__Énoncé__. Dans l'extrait cité ci-dessous, relevez tous les verbes à l'infinitif qui suivent « A force d' ».

__Extrait cité__.

Le remaniement du gouvernement du Premier novembre dernier devait surtout consacrer le rétablissement du poste de premier ministre, vu les urgences qui expliquent le secrétaire ministériel ; il a ajouté à la nébuleuse et épaissit le voile qui pouvait permettre d’avoir la transparence nécessaire pour comprendre les vrais desseins du chef de l’État.

En effet, quelles que soient les intentions qui pouvaient motiver ce remaniement, elles auraient eu la chance de prospérer et de sauver le soldat Macky Sall si elles prennent en considération un certain nombre de données objectives dont les suivantes.

Les Sénégalais, souteneurs de la coalition Macky 2012, militants de base de l’Apr, cadres, ne veulent pas du tout entendre parler d’un quelconque 3ème mandat ; sur toutes les lèvres, une seule phrase : “Qu’il termine son mandat et nous prête notre palais”.

Chose extraordinaire, le “neddo ko bandum” s’est éteint comme un fétu de paille sur le titre foncier frappé d’hypothèque et de saisie pour engagements non tenus par l’enfant du terroir au Fouta.

A trois ans de la fin du mandat, le Daande Maayo et les animateurs du DM Émergent ne se font aucune illusion, aucun espoir : les projets peuvent encore attendre le futur président.

Que le chef de l’État comprenne que le peuple est mature. Qu’il n’acceptera pas le dictat des transhumants, mercenaires de la langue et de la plume, forts pour embrouiller les pistes et frayer des voies de contournement pour un troisième mandat. Le président de l’Apr n’a pas été élu pour çà et ce n’est pas cela que les Sénégalais attendaient de lui : faire comme Wade, Alpha Condé, Alassane Dramane Ouattara ; qu’il nous épargne l’interprétation du Droit par le conseil constitutionnel, de l’avis de celui-ci qui vaut décision inattaquable : le problème n’est pas juridique,  il est éthique, politique.

C’est pourquoi il doit apprendre du père Wade que le jeu du qui-perd-gagne n’est jamais productif. A force d’éliminer, d’exterminer, d’effacer, d’humilier ses autres fils, il se sont  retrouvés lui et le fils biologique seuls, au creux de la vague, victimes du jeu de malheur du père

Comme les présidents Léopold Sédar Senghor, Abdou Diouf, l’ancien maire de Fatick doit se résoudre à prendre de la hauteur, être au-dessus de la mêlée, s’aménager une sortie honorable après avoir franchement préparé ses plus fidèles compagnons de route. Déconcentrer, décentraliser, se préparer à passer la main.

Toutefois, le poste de Premier ministre, seul, ne mène pas forcément à positionner son titulaire pour la prochaine présidentielle ; il faut toute une cuisine du Secrétariat exécutif national et du Parti pour trouver le candidat consensuel.

C’est l’occasion aussi de remettre en selle des militants de la première tel que Alioune Badara Cissé (ABC) mis au frais à la Médiature et non le laisser aller tâter le terrain politique qui lui manque, comme il l’a dit lui-même, Youssouph Touré, président des enseignants Apr tombé en disgrâce pendant que des ralliés de dernière minute, jouent les faucons au prés de monsieur et de madame, la première Dame.

__Données fournies__.
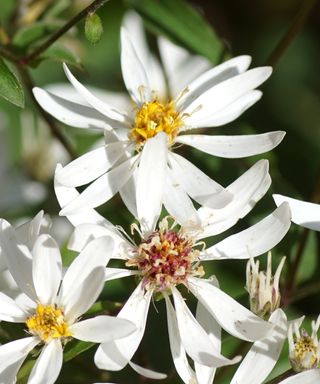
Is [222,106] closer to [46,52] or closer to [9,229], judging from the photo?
[46,52]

__Réponse__. éliminer, exterminer, effacer, humilier